How to complete this task | Repeat, line for line, the entries below from the first line to the line containing "common name: voles, lemmings, and muskrats", counting both ends.

(Beginning of Exercise data)

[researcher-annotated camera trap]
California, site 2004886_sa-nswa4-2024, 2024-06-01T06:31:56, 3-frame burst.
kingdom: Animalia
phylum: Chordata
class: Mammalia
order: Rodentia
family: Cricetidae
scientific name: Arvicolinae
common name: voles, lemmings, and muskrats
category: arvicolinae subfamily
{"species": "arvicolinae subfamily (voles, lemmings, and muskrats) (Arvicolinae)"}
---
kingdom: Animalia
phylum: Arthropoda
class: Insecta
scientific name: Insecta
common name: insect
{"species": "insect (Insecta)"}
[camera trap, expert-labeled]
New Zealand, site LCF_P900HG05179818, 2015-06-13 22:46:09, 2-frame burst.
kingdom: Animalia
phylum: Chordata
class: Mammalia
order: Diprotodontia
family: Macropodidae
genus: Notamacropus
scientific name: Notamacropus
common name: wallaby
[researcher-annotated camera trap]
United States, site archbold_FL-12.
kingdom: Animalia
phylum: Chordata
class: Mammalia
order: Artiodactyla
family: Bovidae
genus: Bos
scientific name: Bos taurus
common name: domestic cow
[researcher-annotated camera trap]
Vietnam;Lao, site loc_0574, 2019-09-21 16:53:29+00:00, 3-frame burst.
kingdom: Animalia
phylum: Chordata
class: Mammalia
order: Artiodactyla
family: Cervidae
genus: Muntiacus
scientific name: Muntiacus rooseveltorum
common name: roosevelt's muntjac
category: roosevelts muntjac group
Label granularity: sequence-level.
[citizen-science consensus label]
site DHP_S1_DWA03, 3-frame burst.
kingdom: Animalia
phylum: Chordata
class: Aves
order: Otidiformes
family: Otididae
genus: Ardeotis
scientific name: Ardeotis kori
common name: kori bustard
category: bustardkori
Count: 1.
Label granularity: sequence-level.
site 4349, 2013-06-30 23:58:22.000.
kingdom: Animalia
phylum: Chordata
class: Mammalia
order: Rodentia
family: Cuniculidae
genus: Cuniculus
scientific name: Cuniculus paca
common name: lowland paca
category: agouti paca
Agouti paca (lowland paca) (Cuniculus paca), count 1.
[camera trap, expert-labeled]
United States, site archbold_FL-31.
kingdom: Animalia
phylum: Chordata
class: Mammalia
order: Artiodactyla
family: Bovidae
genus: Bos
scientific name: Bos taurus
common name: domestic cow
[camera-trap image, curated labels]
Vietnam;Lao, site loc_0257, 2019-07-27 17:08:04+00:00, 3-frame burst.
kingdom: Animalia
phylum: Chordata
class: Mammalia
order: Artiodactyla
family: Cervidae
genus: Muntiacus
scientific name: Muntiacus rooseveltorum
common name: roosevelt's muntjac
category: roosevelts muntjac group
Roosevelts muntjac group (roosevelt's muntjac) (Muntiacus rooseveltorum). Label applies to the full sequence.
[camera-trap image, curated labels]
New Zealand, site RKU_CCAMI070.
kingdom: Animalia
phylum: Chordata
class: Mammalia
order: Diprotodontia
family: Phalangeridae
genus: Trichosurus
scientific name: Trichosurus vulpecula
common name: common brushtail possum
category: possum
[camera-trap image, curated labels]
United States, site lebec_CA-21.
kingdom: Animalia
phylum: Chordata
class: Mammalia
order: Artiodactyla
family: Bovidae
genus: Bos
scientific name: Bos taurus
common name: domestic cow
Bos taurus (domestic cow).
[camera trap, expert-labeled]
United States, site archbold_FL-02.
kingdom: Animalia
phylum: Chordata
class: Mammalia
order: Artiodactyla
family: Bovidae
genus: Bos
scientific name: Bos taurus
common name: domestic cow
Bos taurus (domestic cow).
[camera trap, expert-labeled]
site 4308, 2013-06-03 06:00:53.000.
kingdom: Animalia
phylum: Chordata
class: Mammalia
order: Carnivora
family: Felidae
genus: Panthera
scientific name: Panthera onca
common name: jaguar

(End of Exercise data)

Task response |
[researcher-annotated camera trap]
California, site 2004886_sa-nswa4-2024, 2024-06-01T06:31:56, 3-frame burst.
kingdom: Animalia
phylum: Chordata
class: Mammalia
order: Rodentia
family: Cricetidae
scientific name: Arvicolinae
common name: voles, lemmings, and muskrats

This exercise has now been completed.